# Start of Data extract
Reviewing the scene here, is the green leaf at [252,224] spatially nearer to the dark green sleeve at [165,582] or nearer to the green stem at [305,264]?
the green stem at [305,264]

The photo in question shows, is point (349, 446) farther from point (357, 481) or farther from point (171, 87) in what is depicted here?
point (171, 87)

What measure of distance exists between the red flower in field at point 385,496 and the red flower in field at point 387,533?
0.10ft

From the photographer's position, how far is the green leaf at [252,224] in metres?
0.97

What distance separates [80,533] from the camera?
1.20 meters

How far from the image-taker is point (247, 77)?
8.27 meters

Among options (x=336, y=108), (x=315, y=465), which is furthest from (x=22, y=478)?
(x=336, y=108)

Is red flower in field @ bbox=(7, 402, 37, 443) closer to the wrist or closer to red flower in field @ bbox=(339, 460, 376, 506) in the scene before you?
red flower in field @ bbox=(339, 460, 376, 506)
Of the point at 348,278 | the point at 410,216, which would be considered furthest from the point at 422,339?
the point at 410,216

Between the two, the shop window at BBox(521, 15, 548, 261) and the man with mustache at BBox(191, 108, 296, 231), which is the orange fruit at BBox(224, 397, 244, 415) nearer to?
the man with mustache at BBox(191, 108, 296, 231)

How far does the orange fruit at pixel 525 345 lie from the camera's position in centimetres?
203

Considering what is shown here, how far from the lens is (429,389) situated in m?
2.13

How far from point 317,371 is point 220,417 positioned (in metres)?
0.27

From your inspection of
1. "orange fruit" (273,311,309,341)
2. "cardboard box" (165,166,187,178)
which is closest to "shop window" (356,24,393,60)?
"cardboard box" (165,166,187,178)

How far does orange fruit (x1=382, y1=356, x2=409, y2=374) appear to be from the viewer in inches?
# End of Data extract
# Start of Data extract
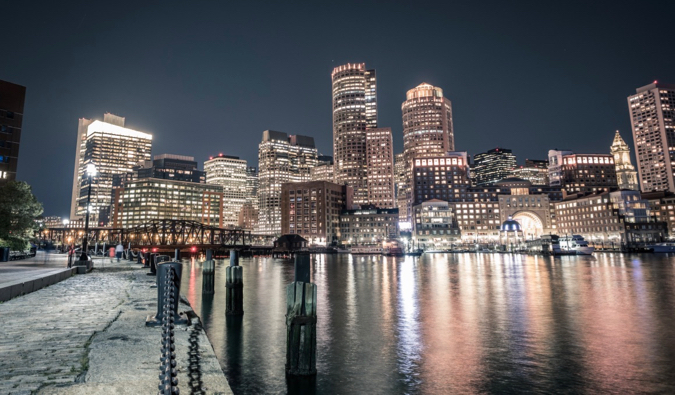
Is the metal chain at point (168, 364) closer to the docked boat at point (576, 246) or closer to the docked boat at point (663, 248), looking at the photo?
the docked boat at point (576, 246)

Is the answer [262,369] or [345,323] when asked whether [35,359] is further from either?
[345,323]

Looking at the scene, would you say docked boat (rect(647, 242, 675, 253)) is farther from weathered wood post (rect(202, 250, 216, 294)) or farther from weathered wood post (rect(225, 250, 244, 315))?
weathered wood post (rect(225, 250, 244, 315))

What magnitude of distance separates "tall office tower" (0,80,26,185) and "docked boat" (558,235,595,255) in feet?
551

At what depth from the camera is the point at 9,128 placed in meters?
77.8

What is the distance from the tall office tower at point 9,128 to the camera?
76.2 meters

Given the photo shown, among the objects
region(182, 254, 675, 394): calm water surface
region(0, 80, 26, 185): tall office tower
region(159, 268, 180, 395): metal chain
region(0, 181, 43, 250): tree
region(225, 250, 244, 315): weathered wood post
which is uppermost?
# End of Data extract
Replace "docked boat" with "moored boat" in the records from the line with "Is the answer" to the line with "which is uppermost?", and write out only those lines with nothing else changed.

Is the answer [262,369] or [345,323] when asked whether [35,359] is further from either?
[345,323]

Looking at the scene, would you say moored boat (rect(647, 242, 675, 253)) is farther from weathered wood post (rect(202, 250, 216, 294)) or farther from weathered wood post (rect(225, 250, 244, 315))?
weathered wood post (rect(225, 250, 244, 315))

What magnitude of distance separates "tall office tower" (0,80,26,185) and "moored boat" (558,235,595,255) in feet?
551

At what depth from the camera is the point at 9,128 placed in meters?
77.8

What is the distance from the tall office tower at point 9,128 to the camera?
76.2 meters

Given the photo shown, among the objects
region(182, 254, 675, 394): calm water surface
region(0, 80, 26, 185): tall office tower
region(159, 268, 180, 395): metal chain
region(0, 181, 43, 250): tree
region(225, 250, 244, 315): weathered wood post
which is uppermost?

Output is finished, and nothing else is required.